Abstract
From pathological standpoint, we divide vasculitic neuropathies in two categories: nerve large arteriole vasculitides and nerve microvasculitis. It is also important to determine whether a large arteriole vasculitis has an infectious etiology as it entails different treatment approach. Treatment of non-infectious large arteriole vasculitides consists initially of induction therapy with corticosteroids. Adding an immunosuppressant, mainly cyclophosphamide, is often needed. Treatment of infectious large arteriole vasculitides needs a multidisciplinary approach to target both the underlying infection and the vasculitis. Corticosteroids are the first-line therapy for classic non-systemic vasculitic neuropathy.
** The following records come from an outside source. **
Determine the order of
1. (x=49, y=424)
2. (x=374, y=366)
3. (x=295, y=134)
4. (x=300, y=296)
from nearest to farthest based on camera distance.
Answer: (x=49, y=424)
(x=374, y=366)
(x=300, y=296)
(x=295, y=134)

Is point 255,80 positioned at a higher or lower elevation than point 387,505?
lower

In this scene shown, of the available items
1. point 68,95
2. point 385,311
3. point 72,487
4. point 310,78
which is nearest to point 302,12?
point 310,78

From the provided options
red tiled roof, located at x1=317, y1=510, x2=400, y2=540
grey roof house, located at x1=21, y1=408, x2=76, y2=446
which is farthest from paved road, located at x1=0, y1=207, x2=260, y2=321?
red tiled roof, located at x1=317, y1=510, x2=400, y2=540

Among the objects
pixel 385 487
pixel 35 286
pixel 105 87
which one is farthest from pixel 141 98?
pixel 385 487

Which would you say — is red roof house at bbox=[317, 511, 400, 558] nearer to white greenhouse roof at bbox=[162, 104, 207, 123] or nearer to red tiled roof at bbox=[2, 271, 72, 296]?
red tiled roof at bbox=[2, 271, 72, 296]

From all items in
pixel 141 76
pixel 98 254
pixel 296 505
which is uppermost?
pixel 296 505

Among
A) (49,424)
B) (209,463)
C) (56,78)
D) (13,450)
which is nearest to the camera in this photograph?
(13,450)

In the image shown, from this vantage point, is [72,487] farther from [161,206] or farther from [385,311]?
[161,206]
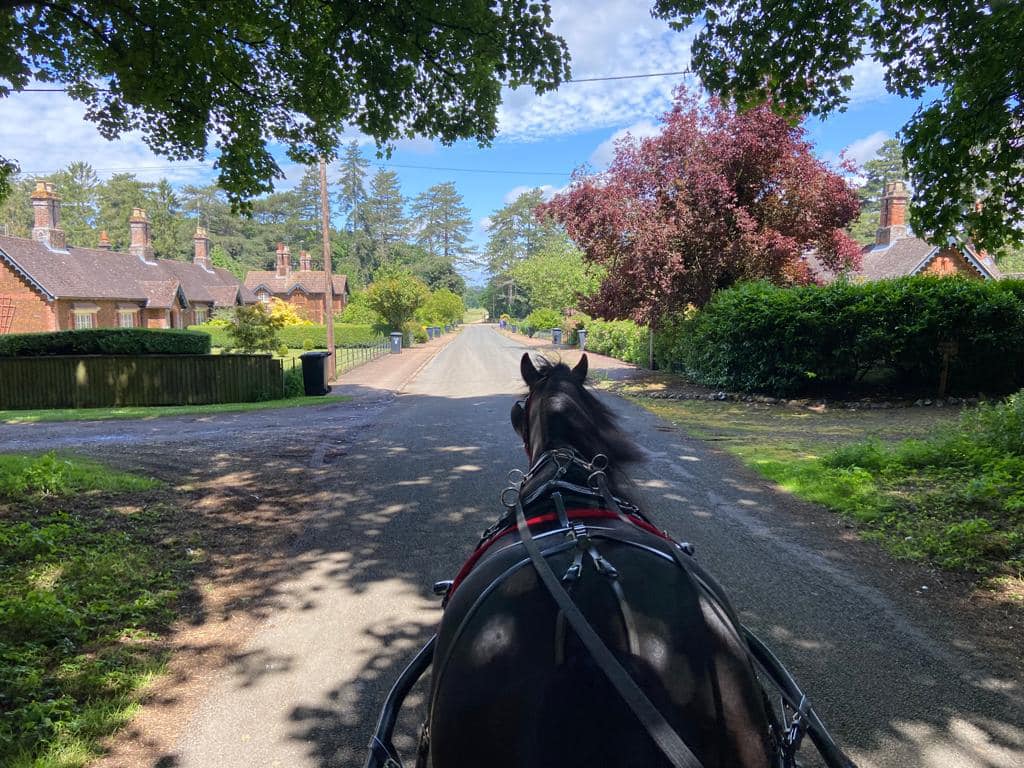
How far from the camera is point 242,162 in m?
8.38

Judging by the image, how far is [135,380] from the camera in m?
17.8

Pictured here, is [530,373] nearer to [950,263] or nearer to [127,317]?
[950,263]

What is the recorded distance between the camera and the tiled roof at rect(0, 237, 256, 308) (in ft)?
111

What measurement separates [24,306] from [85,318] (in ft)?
9.75

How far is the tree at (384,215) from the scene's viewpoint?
8931cm

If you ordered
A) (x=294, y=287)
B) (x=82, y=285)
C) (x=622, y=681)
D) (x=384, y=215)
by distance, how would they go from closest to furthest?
(x=622, y=681), (x=82, y=285), (x=294, y=287), (x=384, y=215)

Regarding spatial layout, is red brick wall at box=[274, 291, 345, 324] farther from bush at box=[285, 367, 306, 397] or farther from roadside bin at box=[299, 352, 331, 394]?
roadside bin at box=[299, 352, 331, 394]

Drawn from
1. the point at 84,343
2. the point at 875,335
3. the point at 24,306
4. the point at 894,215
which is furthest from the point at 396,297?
the point at 875,335

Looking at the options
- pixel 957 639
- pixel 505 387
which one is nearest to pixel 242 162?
pixel 957 639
Stable or improving patients without biopsy evidence of active vasculitis can be either observed or treated. Currently, adding an immunosuppressant is only indicated for patients who continue to progress on corticosteroids alone or patients with a rapidly progressive course. The treatment of the radiculoplexus neuropathies such as diabetic lumbosacral radiculoplexus neuropathy, lumbosacral radiculoplexus neuropathy (in non-diabetic patients), and diabetic cervical radiculoplexus neuropathy, as well as painless diabetic motor neuropathy, is not well established yet. We treat patients, if they present early on in the disease course or if they have severe disabling symptoms, with IV methylprednisolone 1 g once a week for 12 weeks.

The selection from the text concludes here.